Clear Goals and Metrics

Olympians have clear goals. They know the records they want to beat. They know exactly (within hundredths of a second) how fast they have to move or how high they have to jump. They know how they’re measured in diving and gymnastics. They know each element they have to perform and the subtleties included. They get immediate feedback. Deming said years ago, "You get what you measure."

Myriads of manufacturers also know these metrics and continually refine their products (swimsuits, running shoes, workout clothes, cameras, measuring devices, nutritional products, etc.) to help assure higher jumps, faster speeds, safer equipment, more adequate measuring devices, technology to enhance judges maintaining the criteria, etc. There is a clear and continual connection between these organizations and the athletes and nations they serve—through design, development, usage, and redesign.

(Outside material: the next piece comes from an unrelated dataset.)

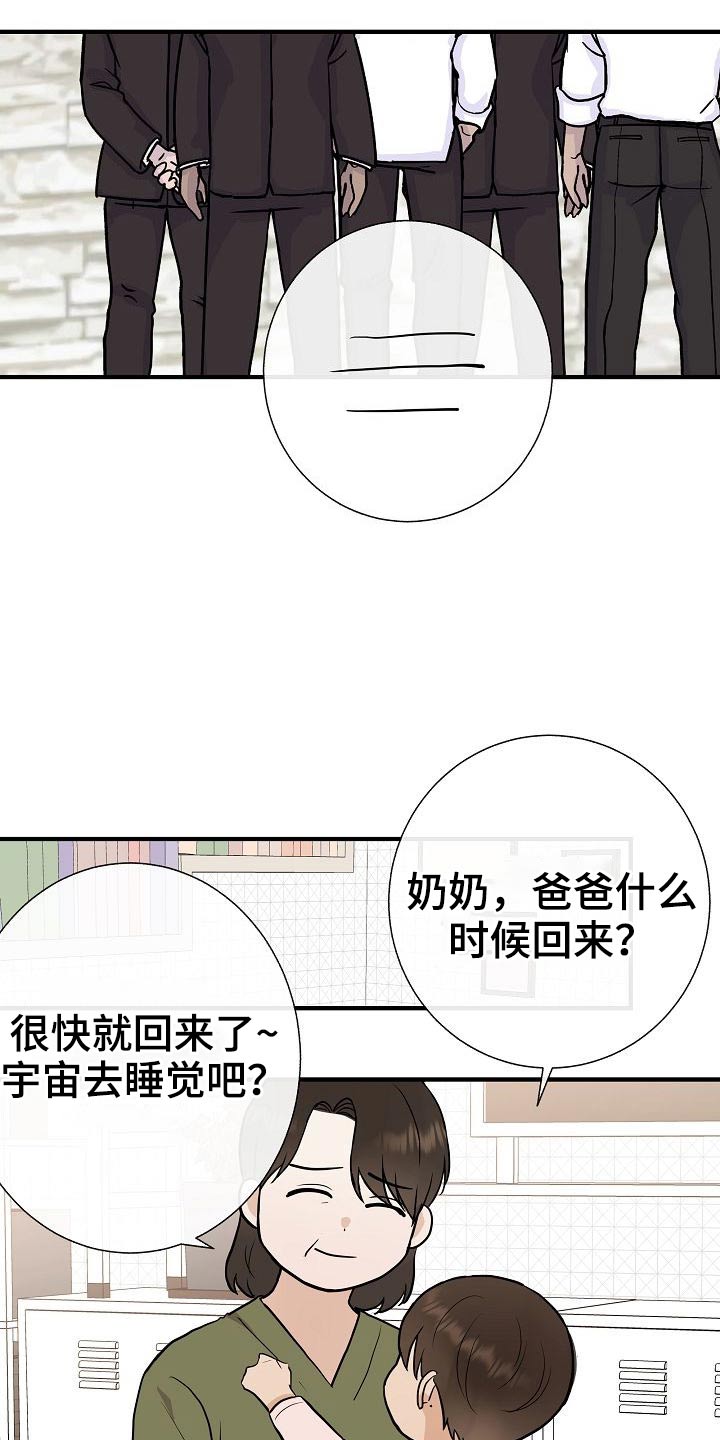 《落跑甜心》漫画最新章节第69章：绑住免费下拉式在线观看章节第【14】张图片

With athletes, the strategy is to win, break records, and enhance the sport using all the aids possible. The manufacturers, employees, athlete, and coaches have a similar perspective on winning. And having clear goals and strategies, and ways to measure success, are intrinsically motivating. The more tightly aligned innovation strategy is with business strategy, the greater the level performance, income growth and shareholder returns, while the lower the level of alignment, the smaller the return. Companies are the most innovative:

• When they are committed to understanding their customers' needs.
• When they are first to bring a novel product or service to the market.
• When they follow their competitors' moves.
• When they focus on breakthrough technologies and swing for the fence more than taking on a piecemeal approach to innovation.

Summary

Some organizations are plagued with an archaic management model invented more than a hundred years ago that produces disengaged employees, hamstrung innovation, and inflexible organizations. Engagement will flourish when coaching relationships honor talent, trust employees, and support autonomy of individuals and teams. Innovation is successful when aligned to a business strategy with clear goals and metrics for success. Companies that support customer insight in designing innovation efforts have a higher level of success. Trust your workers by granting them the independence and time to innovate.